Biópsias líquidas preveem a progressão precoce do câncer de mama RE+

Liam Davenport

Notificação

27 de junho de 2019

Chicago — A análise do DNA tumoral circulante (ctDNA, sigla do inglês, circulating tumor DNA) em biópsias líquidas no início do tratamento pode revelar quais pacientes com câncer de mama avançado positivo para o receptor de estrogênio (RE+, sigla do inglês, receptor-positive) vão apresentar resistência aos inibidores da proteína cinase 4/6 dependente de ciclina (CDK, sigla do inglês, cyclin-dependent kinase), dizem pesquisadores britânicos.

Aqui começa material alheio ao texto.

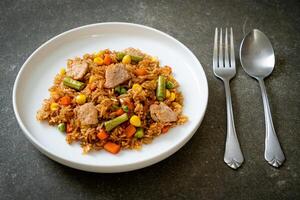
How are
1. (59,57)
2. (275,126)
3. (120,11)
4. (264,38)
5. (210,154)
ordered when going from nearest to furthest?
(210,154) → (275,126) → (59,57) → (264,38) → (120,11)

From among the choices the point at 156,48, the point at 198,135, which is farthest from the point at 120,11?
the point at 198,135

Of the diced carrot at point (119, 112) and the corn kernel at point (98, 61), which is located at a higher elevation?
the corn kernel at point (98, 61)

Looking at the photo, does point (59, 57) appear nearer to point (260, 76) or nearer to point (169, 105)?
point (169, 105)

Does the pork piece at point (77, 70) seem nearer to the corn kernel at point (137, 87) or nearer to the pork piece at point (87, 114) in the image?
the pork piece at point (87, 114)

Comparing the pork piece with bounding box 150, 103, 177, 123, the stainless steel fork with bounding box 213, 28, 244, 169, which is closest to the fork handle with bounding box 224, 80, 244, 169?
the stainless steel fork with bounding box 213, 28, 244, 169

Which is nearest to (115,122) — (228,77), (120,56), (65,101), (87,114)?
(87,114)

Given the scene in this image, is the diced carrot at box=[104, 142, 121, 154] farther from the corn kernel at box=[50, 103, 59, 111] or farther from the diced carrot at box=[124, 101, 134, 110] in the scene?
the corn kernel at box=[50, 103, 59, 111]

O estudo é proveniente do ensaio clínico PALOMA-3, no qual pacientes com câncer de mama avançado RE+ e negativo para o receptor epidérmico humano 2 (HER2-, sigla do inglês, Human Epidermal Receptor 2) que não respondiam mais ao tratamento endócrino foram randomizadas para receber palbociclibe + fulvestranto ou fulvestranto + placebo.

Os dados de sobrevida global apresentados no congresso de 2018 da European Society for Medical Oncology (ESMO) demonstraram que o acréscimo de palbociclibe ao fulvestranto aumentou a sobrevida em sete meses em comparação com fulvestranto isolado – mas essa diferença não foi estatisticamente significativa.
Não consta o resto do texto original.